Diverse Neuerungen in Chessbase 14

Chessbase 14 - Schach-Datenbank
Chessbase 14 – Schach-Datenbank

Ob dabei nun all den Verbesserungen und Novitäten, die der Hersteller selber für seine neue Software reklamiert, auch tatsächlich jener Stellenwert zukommt, die einen Kauf nahelegen, lasse ich dahingestellt. Denn Chessbase führt in seiner Werbung für CB-14 einiges an, das man so oder ähnlich auch bei vergleichbaren Konkurrenz-Produkten findet.
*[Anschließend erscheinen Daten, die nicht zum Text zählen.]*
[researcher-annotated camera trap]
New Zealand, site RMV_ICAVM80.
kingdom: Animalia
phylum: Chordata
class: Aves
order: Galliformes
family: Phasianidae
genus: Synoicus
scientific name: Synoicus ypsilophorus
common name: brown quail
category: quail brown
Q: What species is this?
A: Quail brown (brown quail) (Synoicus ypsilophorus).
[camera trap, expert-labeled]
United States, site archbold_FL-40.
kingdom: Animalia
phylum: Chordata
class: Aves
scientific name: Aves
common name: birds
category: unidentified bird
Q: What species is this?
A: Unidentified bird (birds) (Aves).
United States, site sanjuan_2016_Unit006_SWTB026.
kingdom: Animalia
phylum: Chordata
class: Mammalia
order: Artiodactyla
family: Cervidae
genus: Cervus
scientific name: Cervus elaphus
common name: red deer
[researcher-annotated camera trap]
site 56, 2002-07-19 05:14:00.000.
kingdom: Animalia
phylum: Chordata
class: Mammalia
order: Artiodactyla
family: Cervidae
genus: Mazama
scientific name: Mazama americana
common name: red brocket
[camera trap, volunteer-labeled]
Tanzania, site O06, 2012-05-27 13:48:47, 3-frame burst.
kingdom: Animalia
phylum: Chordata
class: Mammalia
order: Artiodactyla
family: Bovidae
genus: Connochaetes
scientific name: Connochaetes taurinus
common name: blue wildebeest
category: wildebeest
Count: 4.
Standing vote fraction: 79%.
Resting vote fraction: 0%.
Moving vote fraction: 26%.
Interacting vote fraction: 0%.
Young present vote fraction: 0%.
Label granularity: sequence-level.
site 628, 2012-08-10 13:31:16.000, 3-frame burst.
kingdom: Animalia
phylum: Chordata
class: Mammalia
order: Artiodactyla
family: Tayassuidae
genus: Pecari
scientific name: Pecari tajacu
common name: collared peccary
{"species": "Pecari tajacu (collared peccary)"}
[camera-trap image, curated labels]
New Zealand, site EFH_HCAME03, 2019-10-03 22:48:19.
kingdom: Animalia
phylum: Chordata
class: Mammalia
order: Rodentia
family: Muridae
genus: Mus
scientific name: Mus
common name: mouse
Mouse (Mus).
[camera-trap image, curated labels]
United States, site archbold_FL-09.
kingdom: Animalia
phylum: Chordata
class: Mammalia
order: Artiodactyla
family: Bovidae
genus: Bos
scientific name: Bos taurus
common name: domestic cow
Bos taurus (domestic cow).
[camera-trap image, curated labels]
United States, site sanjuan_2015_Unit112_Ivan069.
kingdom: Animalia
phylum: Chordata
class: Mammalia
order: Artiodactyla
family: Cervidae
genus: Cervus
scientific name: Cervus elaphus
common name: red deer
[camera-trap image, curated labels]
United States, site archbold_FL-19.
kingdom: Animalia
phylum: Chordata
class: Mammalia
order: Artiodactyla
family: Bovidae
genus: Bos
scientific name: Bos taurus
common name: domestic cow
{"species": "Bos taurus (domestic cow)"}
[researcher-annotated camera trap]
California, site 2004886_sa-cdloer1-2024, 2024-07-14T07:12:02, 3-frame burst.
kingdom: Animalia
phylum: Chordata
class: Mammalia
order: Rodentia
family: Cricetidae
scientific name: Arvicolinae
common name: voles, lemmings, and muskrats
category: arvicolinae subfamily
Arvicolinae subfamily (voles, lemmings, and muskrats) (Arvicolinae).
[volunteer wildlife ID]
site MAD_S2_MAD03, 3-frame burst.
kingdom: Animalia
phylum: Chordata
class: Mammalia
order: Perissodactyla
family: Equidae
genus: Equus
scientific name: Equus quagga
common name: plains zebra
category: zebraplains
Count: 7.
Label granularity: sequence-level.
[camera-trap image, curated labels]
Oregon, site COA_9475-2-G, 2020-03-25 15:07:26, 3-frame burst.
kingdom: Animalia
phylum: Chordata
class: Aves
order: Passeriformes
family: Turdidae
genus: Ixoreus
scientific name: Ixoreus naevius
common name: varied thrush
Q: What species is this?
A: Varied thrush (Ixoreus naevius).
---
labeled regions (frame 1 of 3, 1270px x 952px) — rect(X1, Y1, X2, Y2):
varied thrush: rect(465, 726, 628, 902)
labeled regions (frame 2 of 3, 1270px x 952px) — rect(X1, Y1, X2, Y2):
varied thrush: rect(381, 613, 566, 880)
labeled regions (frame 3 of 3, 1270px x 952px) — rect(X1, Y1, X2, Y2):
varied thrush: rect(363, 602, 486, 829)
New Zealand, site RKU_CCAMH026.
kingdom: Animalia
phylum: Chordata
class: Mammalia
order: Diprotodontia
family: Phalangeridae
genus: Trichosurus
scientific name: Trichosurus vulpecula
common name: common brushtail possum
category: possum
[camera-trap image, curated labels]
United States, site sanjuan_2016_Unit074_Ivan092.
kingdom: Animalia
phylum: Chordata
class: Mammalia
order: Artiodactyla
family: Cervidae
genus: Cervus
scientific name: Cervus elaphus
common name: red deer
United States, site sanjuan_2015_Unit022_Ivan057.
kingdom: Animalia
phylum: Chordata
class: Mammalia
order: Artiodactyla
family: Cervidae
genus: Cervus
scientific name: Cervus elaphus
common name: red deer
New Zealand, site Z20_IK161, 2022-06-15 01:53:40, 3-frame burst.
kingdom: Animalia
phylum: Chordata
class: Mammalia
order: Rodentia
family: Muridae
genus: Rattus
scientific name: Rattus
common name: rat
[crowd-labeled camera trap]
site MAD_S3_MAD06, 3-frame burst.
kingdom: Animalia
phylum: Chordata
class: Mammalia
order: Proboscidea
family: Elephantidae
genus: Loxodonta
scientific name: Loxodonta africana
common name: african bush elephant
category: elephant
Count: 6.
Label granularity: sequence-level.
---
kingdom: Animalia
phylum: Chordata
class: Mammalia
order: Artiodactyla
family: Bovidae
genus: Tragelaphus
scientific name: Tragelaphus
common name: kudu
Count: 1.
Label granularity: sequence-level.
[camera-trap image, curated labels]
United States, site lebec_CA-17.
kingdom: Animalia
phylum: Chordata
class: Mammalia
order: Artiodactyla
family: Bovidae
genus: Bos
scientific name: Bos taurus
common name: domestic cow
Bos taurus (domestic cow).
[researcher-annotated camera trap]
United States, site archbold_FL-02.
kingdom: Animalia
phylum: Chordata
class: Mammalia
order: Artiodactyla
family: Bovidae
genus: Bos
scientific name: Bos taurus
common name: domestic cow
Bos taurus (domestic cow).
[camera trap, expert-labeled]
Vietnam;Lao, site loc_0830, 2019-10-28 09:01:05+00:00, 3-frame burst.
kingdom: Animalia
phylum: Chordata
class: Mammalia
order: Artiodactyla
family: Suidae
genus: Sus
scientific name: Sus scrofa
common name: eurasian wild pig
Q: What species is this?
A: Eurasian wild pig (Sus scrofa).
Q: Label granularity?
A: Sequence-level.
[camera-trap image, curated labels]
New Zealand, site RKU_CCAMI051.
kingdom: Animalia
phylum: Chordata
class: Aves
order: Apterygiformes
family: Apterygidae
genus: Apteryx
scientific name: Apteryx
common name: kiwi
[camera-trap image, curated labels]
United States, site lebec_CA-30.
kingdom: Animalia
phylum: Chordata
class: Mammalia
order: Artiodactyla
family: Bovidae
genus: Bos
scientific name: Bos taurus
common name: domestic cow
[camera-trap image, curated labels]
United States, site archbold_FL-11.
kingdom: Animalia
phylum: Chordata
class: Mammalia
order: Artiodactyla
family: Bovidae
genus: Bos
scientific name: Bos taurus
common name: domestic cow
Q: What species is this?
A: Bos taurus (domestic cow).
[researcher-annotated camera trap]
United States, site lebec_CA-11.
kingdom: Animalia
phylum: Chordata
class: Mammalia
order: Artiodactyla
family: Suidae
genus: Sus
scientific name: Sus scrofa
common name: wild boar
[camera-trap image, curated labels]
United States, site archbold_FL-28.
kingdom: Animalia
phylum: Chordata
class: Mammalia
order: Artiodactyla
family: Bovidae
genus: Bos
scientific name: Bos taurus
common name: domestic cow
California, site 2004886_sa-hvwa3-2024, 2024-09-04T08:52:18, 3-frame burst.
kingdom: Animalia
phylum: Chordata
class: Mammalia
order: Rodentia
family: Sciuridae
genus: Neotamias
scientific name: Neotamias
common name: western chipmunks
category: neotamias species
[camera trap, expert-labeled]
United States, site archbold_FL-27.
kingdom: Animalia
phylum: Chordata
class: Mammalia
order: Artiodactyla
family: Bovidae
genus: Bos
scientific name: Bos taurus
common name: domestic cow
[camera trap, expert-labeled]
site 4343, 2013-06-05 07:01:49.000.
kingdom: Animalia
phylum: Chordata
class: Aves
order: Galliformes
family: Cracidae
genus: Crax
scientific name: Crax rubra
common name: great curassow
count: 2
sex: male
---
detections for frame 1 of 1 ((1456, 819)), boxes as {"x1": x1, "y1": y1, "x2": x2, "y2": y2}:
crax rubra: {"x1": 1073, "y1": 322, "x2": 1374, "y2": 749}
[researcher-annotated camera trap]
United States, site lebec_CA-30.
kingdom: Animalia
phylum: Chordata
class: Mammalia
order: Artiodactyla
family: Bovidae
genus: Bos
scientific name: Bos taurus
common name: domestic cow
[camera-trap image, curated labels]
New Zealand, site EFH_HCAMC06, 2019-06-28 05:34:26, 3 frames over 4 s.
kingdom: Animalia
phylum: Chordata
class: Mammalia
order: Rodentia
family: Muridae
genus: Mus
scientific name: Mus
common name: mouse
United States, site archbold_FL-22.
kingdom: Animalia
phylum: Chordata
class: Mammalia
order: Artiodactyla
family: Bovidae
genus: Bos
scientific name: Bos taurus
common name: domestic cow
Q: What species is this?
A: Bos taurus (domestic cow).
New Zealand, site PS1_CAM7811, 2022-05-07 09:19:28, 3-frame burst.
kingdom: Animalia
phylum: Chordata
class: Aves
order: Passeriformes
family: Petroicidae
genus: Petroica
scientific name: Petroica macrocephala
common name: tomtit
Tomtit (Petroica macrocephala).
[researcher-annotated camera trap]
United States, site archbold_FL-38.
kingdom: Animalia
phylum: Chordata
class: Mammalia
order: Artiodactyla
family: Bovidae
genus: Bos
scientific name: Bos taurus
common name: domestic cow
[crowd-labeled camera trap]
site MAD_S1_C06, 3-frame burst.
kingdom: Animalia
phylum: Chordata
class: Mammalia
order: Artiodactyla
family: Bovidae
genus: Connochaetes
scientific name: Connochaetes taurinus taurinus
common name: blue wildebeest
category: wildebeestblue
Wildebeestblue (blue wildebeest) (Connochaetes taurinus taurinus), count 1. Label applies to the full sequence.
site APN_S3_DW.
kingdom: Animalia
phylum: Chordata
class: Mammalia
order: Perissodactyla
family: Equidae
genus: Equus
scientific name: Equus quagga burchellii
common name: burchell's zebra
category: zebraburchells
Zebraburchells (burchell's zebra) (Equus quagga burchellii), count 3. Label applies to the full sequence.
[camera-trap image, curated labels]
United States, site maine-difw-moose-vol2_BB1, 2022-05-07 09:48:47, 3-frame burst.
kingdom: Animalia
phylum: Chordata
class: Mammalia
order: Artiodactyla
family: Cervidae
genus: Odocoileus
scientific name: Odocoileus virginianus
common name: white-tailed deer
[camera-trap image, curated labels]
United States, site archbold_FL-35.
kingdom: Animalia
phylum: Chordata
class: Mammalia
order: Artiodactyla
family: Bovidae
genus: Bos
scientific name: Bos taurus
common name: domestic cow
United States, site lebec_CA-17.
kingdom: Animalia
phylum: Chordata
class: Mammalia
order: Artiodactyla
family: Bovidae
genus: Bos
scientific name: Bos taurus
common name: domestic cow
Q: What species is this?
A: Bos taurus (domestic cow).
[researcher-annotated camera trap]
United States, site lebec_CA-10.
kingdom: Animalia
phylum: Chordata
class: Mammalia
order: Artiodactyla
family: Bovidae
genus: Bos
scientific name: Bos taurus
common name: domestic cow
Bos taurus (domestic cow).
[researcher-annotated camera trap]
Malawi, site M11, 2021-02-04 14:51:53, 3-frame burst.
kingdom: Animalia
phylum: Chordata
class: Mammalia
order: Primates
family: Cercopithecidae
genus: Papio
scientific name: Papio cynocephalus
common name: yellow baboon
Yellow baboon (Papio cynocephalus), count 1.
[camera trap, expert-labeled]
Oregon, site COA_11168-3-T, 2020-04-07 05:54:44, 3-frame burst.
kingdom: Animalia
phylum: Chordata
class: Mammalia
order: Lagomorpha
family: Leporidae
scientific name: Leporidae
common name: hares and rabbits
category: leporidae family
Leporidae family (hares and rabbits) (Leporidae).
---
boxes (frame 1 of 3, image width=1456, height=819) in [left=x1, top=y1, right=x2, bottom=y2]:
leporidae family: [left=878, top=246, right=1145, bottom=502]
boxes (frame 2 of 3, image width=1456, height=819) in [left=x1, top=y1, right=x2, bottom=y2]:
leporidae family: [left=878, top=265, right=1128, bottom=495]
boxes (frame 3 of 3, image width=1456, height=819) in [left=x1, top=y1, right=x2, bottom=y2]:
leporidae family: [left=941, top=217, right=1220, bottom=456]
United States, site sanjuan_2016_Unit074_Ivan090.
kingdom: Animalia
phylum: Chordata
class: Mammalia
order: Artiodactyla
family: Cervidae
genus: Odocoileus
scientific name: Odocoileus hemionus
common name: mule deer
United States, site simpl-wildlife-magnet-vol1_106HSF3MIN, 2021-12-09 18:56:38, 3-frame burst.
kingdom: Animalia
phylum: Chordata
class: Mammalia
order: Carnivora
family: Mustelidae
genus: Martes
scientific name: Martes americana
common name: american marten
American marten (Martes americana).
Manches aber ist im frischgebackenen „Chessbase“ so neu- bzw. so einzigartig, dass das Paket enorm attraktiv wird. Wie immer bei neuen Features in bekannten Programmen entscheidet ja aber auch das subjektiv begründete Anwender-Profil über „Sinn und Unsinn“ eben dieser neuen Optionen.
Im einzelnen sieht die entspr. Novitäten-Liste bei „Chessbase 14“ durchaus beeindruckend aus:

Wichtiger Bestandteil des Partien-Filters in
Wichtiger Bestandteil des Partien-Filters in „Chessbase“: Die differenzierte „Manöver-Suche“ gestattet auch das Herausfiltern komplexer Mehrfach-Zugfolgen.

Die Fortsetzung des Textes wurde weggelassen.